Const ref and rvalues again...

martin kinke at libero.it
Tue Nov 6 20:05:26 PST 2012


On Wednesday, 7 November 2012 at 03:35:19 UTC, Era Scarecrow 
wrote:
> Still that zlib entry is coming to mind. But more importantly
> is that you still need code duplication to get both accessible.
>
> //many possible combinations thereof
> int func(const ref x);
>
> int func(int x) {
>   return func(cast(const int) x);
> }

int func(in ref int x);
int func(int x) { return func(x); }

The latter overload is for rvalues (no need to cast to const) and 
wouldn't be required if the first one took rvalues directly 
(having a _const_ ref parameter).
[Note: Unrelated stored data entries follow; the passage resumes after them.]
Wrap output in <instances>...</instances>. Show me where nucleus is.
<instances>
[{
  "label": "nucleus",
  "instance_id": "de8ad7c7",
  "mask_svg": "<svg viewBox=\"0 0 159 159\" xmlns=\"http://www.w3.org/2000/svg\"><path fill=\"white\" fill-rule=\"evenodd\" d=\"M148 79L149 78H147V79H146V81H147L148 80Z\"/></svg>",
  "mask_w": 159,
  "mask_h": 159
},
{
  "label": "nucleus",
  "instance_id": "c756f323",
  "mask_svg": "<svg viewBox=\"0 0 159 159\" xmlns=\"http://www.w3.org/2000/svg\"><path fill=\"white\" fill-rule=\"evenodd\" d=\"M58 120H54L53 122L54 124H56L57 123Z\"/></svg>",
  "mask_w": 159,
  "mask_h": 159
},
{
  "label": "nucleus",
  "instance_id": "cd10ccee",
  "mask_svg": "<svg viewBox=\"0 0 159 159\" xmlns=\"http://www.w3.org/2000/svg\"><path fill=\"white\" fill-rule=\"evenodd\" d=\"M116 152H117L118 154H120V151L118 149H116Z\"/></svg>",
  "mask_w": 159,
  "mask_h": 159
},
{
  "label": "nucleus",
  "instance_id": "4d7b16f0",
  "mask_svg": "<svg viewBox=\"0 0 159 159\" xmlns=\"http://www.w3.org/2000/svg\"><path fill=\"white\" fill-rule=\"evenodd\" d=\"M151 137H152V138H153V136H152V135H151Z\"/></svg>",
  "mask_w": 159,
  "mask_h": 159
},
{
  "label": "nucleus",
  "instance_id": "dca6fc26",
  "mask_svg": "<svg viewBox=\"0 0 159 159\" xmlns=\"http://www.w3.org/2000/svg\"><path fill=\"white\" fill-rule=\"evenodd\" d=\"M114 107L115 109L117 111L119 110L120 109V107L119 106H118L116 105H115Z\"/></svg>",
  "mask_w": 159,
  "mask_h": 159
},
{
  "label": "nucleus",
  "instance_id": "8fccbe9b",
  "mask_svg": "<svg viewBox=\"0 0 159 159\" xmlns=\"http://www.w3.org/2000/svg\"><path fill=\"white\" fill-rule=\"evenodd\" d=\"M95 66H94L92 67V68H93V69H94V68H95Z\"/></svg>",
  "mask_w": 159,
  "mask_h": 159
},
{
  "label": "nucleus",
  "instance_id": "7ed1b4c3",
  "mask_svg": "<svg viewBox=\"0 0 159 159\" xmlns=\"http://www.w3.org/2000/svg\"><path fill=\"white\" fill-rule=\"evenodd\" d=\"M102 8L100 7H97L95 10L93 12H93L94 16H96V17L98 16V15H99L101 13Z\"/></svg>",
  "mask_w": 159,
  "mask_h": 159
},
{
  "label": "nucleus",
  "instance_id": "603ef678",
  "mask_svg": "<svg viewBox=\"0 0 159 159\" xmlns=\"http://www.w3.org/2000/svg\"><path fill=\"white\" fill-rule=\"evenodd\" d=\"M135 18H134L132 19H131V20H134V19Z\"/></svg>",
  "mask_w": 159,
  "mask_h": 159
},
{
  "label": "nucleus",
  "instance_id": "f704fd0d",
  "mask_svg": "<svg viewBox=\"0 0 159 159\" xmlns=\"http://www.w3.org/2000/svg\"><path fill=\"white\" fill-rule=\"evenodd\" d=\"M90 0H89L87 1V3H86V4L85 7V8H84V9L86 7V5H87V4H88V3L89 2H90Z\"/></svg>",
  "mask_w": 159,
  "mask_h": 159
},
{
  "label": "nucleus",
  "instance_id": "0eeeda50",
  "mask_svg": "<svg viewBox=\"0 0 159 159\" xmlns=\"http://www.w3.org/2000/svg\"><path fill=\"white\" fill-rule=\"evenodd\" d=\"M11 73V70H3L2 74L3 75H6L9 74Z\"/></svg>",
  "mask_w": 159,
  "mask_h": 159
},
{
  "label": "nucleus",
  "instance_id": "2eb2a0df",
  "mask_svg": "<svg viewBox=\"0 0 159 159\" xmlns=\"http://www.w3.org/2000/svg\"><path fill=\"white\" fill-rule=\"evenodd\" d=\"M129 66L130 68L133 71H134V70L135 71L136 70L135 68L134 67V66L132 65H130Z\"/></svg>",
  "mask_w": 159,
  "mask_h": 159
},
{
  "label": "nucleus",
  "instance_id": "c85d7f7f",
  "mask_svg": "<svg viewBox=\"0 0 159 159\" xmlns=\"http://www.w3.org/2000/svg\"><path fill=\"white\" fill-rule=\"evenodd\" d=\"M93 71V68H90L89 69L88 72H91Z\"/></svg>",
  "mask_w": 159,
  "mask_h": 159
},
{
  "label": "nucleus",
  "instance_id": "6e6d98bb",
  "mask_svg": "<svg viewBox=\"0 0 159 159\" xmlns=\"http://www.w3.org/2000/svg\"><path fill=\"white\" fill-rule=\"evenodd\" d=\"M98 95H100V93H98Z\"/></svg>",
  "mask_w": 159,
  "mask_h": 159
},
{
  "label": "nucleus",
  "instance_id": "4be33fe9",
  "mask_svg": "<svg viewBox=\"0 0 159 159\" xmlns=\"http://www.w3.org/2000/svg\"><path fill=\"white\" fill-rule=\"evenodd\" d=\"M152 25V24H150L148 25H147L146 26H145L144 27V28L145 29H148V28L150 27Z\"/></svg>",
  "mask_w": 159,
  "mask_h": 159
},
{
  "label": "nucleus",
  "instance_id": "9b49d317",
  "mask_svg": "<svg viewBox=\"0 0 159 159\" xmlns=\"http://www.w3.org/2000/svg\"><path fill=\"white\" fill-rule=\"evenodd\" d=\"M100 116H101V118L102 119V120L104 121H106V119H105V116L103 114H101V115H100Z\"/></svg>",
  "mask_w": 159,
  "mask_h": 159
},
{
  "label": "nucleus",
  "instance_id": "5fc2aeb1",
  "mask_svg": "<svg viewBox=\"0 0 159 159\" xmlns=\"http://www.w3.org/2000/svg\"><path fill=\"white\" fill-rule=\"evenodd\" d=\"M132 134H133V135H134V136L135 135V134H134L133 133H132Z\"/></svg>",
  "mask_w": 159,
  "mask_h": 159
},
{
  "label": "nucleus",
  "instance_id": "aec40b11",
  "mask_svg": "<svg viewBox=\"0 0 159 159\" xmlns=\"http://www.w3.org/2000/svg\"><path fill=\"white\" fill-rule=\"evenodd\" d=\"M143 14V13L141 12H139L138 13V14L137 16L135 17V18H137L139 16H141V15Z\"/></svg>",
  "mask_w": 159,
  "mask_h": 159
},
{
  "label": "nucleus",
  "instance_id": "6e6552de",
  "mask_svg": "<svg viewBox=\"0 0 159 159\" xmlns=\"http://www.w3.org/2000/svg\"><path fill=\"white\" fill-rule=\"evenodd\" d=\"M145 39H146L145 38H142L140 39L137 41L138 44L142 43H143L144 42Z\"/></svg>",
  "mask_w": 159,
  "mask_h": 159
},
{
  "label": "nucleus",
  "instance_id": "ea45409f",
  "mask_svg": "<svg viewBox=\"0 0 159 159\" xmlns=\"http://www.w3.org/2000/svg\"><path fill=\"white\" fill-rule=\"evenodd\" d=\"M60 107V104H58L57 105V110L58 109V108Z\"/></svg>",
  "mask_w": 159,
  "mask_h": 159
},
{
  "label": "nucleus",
That's not an example for 
mutable references though, it's basically a shortcut so as to not 
having to declare all rvalues for x manually.

> enum ZlibEnum {}
> ZlibEnum compress(void[] output, void[] input,
>   &ref Zlib state) nothrow pure;
>
> string input = "something long";
> ubyte[1000] output;
> ubyte[5] output2;
> Zlib state;
>
> compress(output, input, null);
> compress(output2, input, state);

Where's the rvalue? You're talking about an optional mutable 
reference here, which is only doable via a pointer (references 
cannot be null, not in C++ and not in D):

ZlibEnum compress(void[] output, void[] input, Zlib* state = 
null);
...
compress(output, input);
compress(output2, input, &state);

That would be correct. But you're completely missing the point 
here. Let's assume you wanted to require a state to be passed:

ZlibEnum compress(void[] output, void[] input, ref Zlib state);

You could now use:

Zlib state; // lvalue
compress(output, input, state);

but not:

compress(output, input, Zlib()); // rvalue

And that is most likely a good thing, since your state would be 
lost after the compress() call. If you don't want it, you don't 
pass it, and as I said, the only way to do that is to pass a 
nullable pointer. So this is off-topic I'm afraid.